Macron et les intellectuels : une caricature de débat

Macron et les intellectuels : une caricature de débat

 

 

 

Une soixantaine d’intellectuels avaient bien voulu répondre à l’invitation de Macron pour débattre des différentes dimensions de la crise actuelle. On avait ainsi autour de la table des psychologues, des climatologues, des sociologues, des philosophes et quelques représentants de sciences dures. Certes le niveau était sans doute un peu plus élevé que lors des réunions organisées dans le cadre du grand débat.
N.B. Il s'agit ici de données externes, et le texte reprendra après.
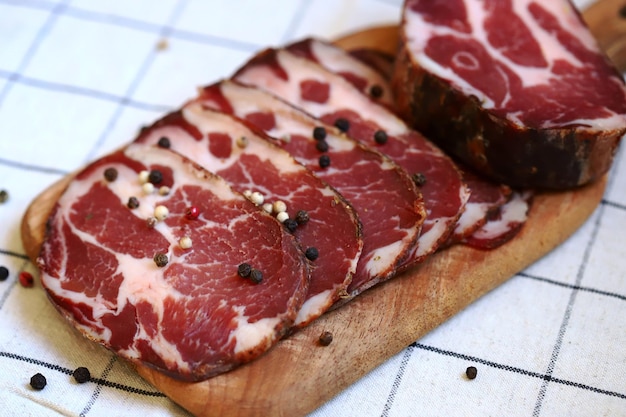 Ломтики итальянской ветчины Capocollo на доске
Pourtant on a surtout relevé que ces intellectuels s’écartaient très peu du champ de leurs spécialités et avaient bien du mal à procéder à une analyse globale et cohérente des facteurs explicatifs de la crise est encore davantage des perspectives d’avenir. Sans doute la conséquence du choix de ces intellectuels dont beaucoup sont assez conformistes et légitimistes. Notons que certains experts ont refusé de participer à l’exercice qui n’était pas un véritable débat d’intellectuels mais plutôt une sorte de questionnements et de réponses sur la politique actuelle du pouvoir. Un exercice dans lequel Macron excelle  puisque il peut en rester à des généralités voire des banalités sur fond de dialectique de marchand d’enclumes à la sauvette , sorte de cocktail pseudo littéraire et de latin de messe  d’énarque. Il ne pouvait en être autrement car Macron  à une approche très réductrice du concept de démocratie et en particulier de l’idée de débat. Pour lui , le débat s’inscrit dans une pédagogie de maître d’école  primaire à l’ancienne. De toute manière, on ne débat pas avec 60 personnes, en juxtapose au mieux des questionnements de manière forcément sommaire. On ne se soumet pas à la synthèse et à la conclusion d’un seul homme fut-il  président de la république. Disons le clairement ces intellectuels qui ont bien du mal à être reconnus comme tels sont  instrumentalisés par Macron.